Vine por un camino de rosas y trigales,
mi corazón saltaba como un corzo en la aurora,
mis labios te decían desde lejos los nombres
de las más cotidianas y más sencillas cosas.
Los ecos y las huellas bajo el sol florecían,
los jilgueros cantaban por no dejarme a solas,
cuando al volver un codo del camino a mi lado
se emparejó la muerte muda silente y hosca.

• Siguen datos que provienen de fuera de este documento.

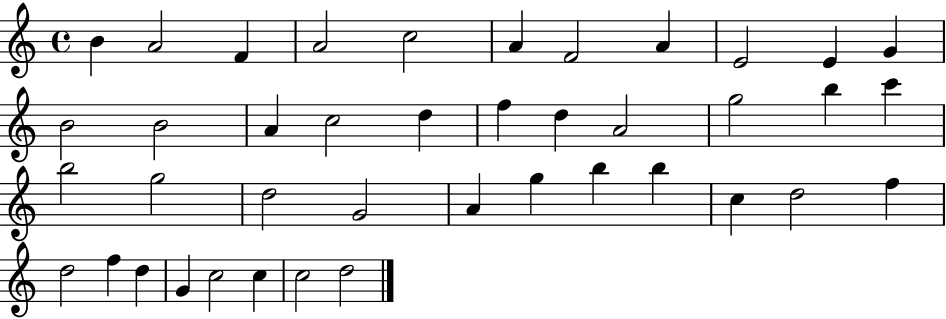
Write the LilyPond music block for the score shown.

{
  \clef treble
  \time 4/4
  \defaultTimeSignature
  \key c \major
  b'4 a'2 f'4 | a'2 c''2 | a'4 f'2 a'4 | e'2 e'4 g'4 | \break b'2 b'2 | a'4 c''2 d''4 | f''4 d''4 a'2 | g''2 b''4 c'''4 | \break b''2 g''2 | d''2 g'2 | a'4 g''4 b''4 b''4 | c''4 d''2 f''4 | \break d''2 f''4 d''4 | g'4 c''2 c''4 | c''2 d''2 | \bar "|."
}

Bajo la luz tranquila se me nubló la frente,
se doblaron de tristes las nuevas amapolas:
«Espérame a la vuelta». y seguí mi camino
por trigos espigados y olivares y rosas.
Ascendí a tu morada y allí gocé tu cuerpo,
y allí bebí la muerte y sólo vi la aurora,
tus ojos en el fondo de un mar de nácar puro,
y tus besos tallados como cristal de roca.
Te apreté entre mis brazos, te confundí en mi sangre,
me hundí en tu pecho tibio y entre veras y bromas,
pasó la luz del día, pasó la noche densa
con olor de jazmines y canciones de ronda.

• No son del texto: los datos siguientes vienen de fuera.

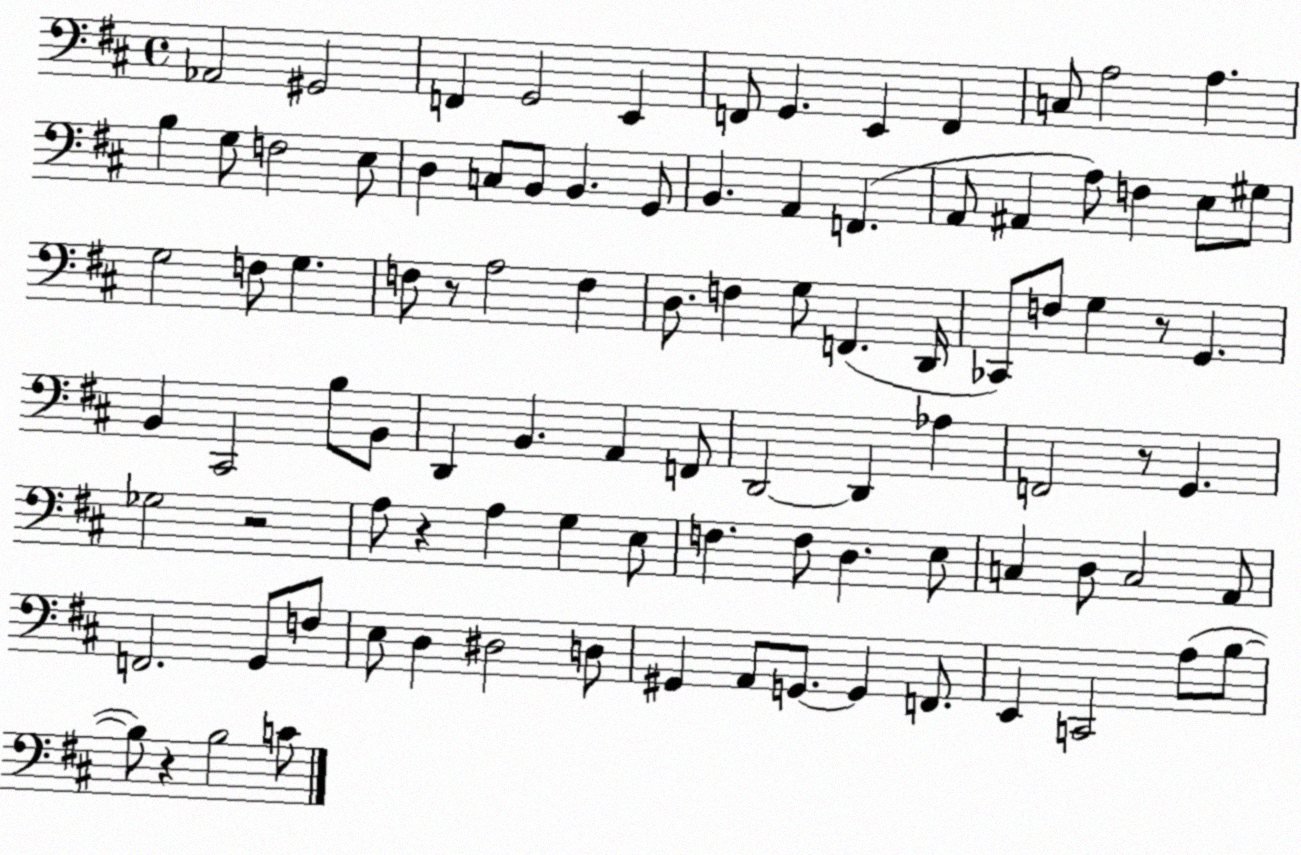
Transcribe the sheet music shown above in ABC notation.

Los álamos, más altos que nuestra blanca torre,
se meneaban de pájaros como un libro de horas.
Pero aún era pronto para dejar los besos
y ese sopor tranquilo de la penumbra ociosa.
Bebimos vino añejo escanciado en las manos,
ebrias de tanto amor y claras como copas;
en el huerto encontramos las primeras cerezas.
Pasó de nuevo el día, pasó otra vez la sombra.
Salimos por el campo confundidos en uno,
tocaba con tus manos, hablabas por mi boca,
éramos un incendio de amor en la mañana,
a nuestro paso ardían los celajes, las frondas.
Al doblar un recodo nos detuvo la muerte,
me llamó por mi nombre y me dijo: «Ya es hora».
Mas no logró arrancarme de tu abrazo. A lo lejos
los álamos cantaban con el sol en las hojas.